### Complete the following
a – Repeat the passage about education and automation word for word, from "This is good" to "diversify your thinking.".
b – Keep writing the passage about education and automation, picking up right after its final sentence.

This is good news for an industrial society, but very bad news for a post industrial one like you are describing. Industrialization requires a population of people who can all think alike, and follow orders, and always do things by the book. Variance on a production line is a very bad thing, and the current model of education is aimed at eliminating variance. However, once most basic needs are meet through automation, having workers with standardized behavior is a TERRABLE idea. Once all of the basic and repetitive jobs are meet you need to come up with more and more complex and niche jobs that can not just be automated away. To create enough of these jobs to meet the needs of your population, you need to diversify your thinking.

What It would look like if society adapts

As the number of jobs plummets, the need for a more diversified education system emerges. The best way to meet this need is to go back to a 1 working parent model. Currently, the work force is too large, and standardized education is inhibiting society from being adaptable. To solve this, a large numbers of parents will need leave the work force and stay at home to homeschool their kids. The advantage of home schooling is that each student has a lot more say in what direction their education will go in. Industrial education looks at what a student is worst at and focuses on bringing that up so that they can continue to teach you in parallel with your peers, but individualized education looks at what a student is best at and pushes that skill to its extreme. So instead of a population of roughly equivalent jack-of-all-trades, you get a population of exceptional specialists. These specialists will be able to create and fill niches that technology either can not automate, is not worth automating, or can not automate as well.

### Source excerpt
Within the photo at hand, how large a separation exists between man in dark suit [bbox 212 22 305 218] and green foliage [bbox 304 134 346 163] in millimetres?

### Outputs
a –
This is good news for an industrial society, but very bad news for a post industrial one like you are describing. Industrialization requires a population of people who can all think alike, and follow orders, and always do things by the book. Variance on a production line is a very bad thing, and the current model of education is aimed at eliminating variance. However, once most basic needs are meet through automation, having workers with standardized behavior is a TERRABLE idea. Once all of the basic and repetitive jobs are meet you need to come up with more and more complex and niche jobs that can not just be automated away. To create enough of these jobs to meet the needs of your population, you need to diversify your thinking.

b –
Instead of working at the local mega-mart's deli selling the same few meats and cheeses day in and day out, you might spend years studying the art of Charcuterie uniquely qualifying you for identifying the exact blend of meat and cheeses that would suit each of your client's pallets, or instead of working a factory line making cellphone cases by the millions, maybe you've spent years developing software that allows you to photograph people and 3-d print their faces as custom cell phone cases... so on and so forth...

What's more is that specialists need outside consultants more often than generalists. A writer with no background in math is more likely to hire an accountant, a technician with no background in formal writing is more likely to hire a writer, and an accountant with no background in office software is more likely to hire a technician. In this way, specialization not only creates more odd jobs, but it creates more need for people to hire one another to fill odd jobs.

What happens if your society continues to standardize behavior

Your job market and wages will continue to shrink. Work becomes so cheap that everyone needs 3 or 4 jobs per household just to make ends meet, but in many cases there are not enough job openings to have anything at all. People will lack the self-motivation to start new businesses, and most of the new businesses will fail because entrepreneurs will lack the creativity to do stuff that is not already being done more efficiently by mega corporations. Because your people will become unable to take care of themselves they will turn to governments to provide more and more socialist programs to support them. Because they are forced to transition to socialism under duress, this means the government has tons of bargaining power over its people. This leads to people giving up thier basic human rights in exchange for food and shelter. If your are lucky, you end up with a dystopian socialist government... if you are unlucky, the economy will collapse faster than socialist programs can shore it up resulting in all those mega corporations that destroyed all the jobs going belly up leaving you with neither jobs, nor production resulting in a massive famine and lots of people dying.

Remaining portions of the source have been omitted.